The branch, master has been updated
       via  e6635ada646b9ca65355a7904000103e1a0bd31e (commit)
      from  85e8e590015e918462031cac21c9c5862a1776b8 (commit)


- Log -----------------------------------------------------------------
commit e6635ada646b9ca65355a7904000103e1a0bd31e
Author:     Kacper Michajłow <kasper93 at gmail.com>
AuthorDate: Wed Aug 6 18:16:08 2025 +0200
Commit:     Kacper Michajłow <kasper93 at gmail.com>
CommitDate: Mon Aug 11 17:39:23 2025 +0000

    avfilter/vf_colordetect: optimize C functions a bit
    
    They are used to process tail, so it's still good to have them faster.
    Even if AVX version are used.
    
    GCC 14.2.0 | x86_64 (default config) | Before:
    
    detect_alpha_8_full_c:                                3803.0 ( 1.00x)
    detect_alpha_8_full_avx2:                              166.4 (22.86x)
    detect_alpha_8_full_avx512icl:                         144.2 (26.37x)

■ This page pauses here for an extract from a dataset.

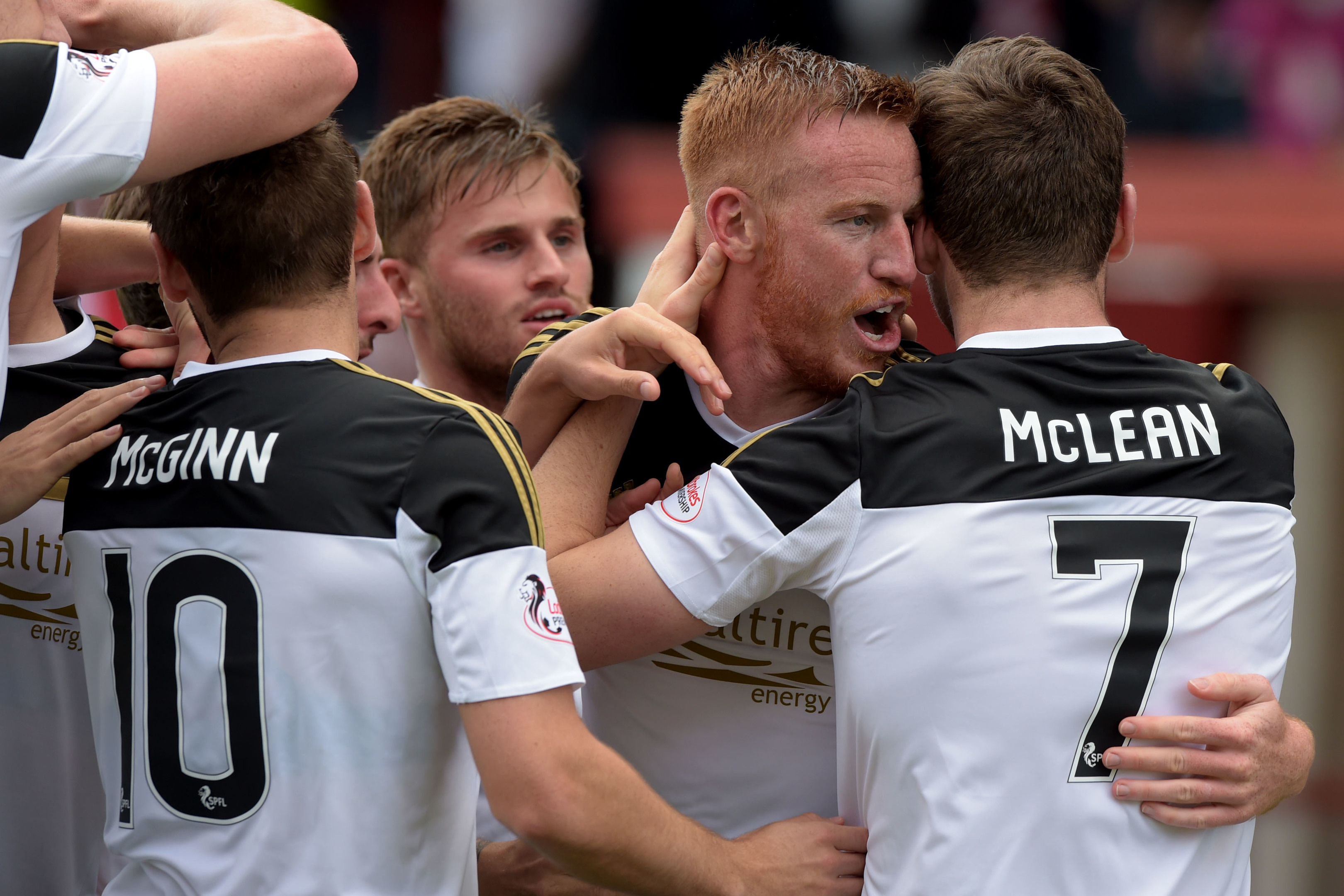 Adam Rooney celebrates his goal with Aberdeen team-mate Kenny McLean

    detect_alpha_8_limited_c:                            10454.4 ( 1.00x)
    detect_alpha_8_limited_avx2:                           616.5 (16.96x)

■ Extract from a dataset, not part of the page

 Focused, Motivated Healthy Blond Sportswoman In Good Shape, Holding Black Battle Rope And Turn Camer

    detect_alpha_8_limited_avx512icl:                      509.4 (20.52x)
    detect_alpha_16_full_c:                               1903.0 ( 1.00x)
    detect_alpha_16_full_avx2:                             172.4 (11.04x)

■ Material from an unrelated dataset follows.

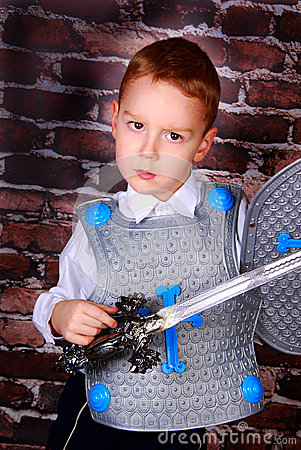 Little boy dressed as a knight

    detect_alpha_16_full_avx512icl:                        163.4 (11.65x)
    detect_alpha_16_limited_c:                            3703.6 ( 1.00x)
    detect_alpha_16_limited_avx2:                          644.4 ( 5.75x)
    detect_alpha_16_limited_avx512icl:                     558.0 ( 6.64x)
    detect_range_8_c:                                     5855.9 ( 1.00x)
    detect_range_8_avx2:                                   150.4 (38.94x)
    detect_range_8_avx512icl:                              146.7 (39.91x)
    detect_range_16_c:                                    2702.2 ( 1.00x)
    detect_range_16_avx2:                                  256.7 (10.53x)
    detect_range_16_avx512icl:                             116.8 (23.13x)
    
    GCC 14.2.0 | x86_64 (default config) | After:
    
    detect_alpha_8_full_c:                                 376.3 ( 1.00x)
    detect_alpha_8_full_avx2:                              169.2 ( 2.22x)
    detect_alpha_8_full_avx512icl:                         134.6 ( 2.80x)
    detect_alpha_8_limited_c:                             6024.1 ( 1.00x)
    detect_alpha_8_limited_avx2:                           641.8 ( 9.39x)
    detect_alpha_8_limited_avx512icl:                      493.0 (12.22x)
    detect_alpha_16_full_c:                                436.4 ( 1.00x)
    detect_alpha_16_full_avx2:                             156.3 ( 2.79x)
    detect_alpha_16_full_avx512icl:                        151.8 ( 2.87x)
    detect_alpha_16_limited_c:                            3679.9 ( 1.00x)
    detect_alpha_16_limited_avx2:                          642.0 ( 5.73x)
    detect_alpha_16_limited_avx512icl:                     555.2 ( 6.63x)
    detect_range_8_c:                                      655.2 ( 1.00x)
    detect_range_8_avx2:                                   153.9 ( 4.26x)
    detect_range_8_avx512icl:                              147.4 ( 4.45x)
    detect_range_16_c:                                     743.3 ( 1.00x)
    detect_range_16_avx2:                                  258.6 ( 2.87x)
    detect_range_16_avx512icl:                             107.7 ( 6.90x)
    
    Clang 19.1.7 | x86_64 (default config) | Before:
    
    detect_alpha_8_full_c:                                7013.4 ( 1.00x)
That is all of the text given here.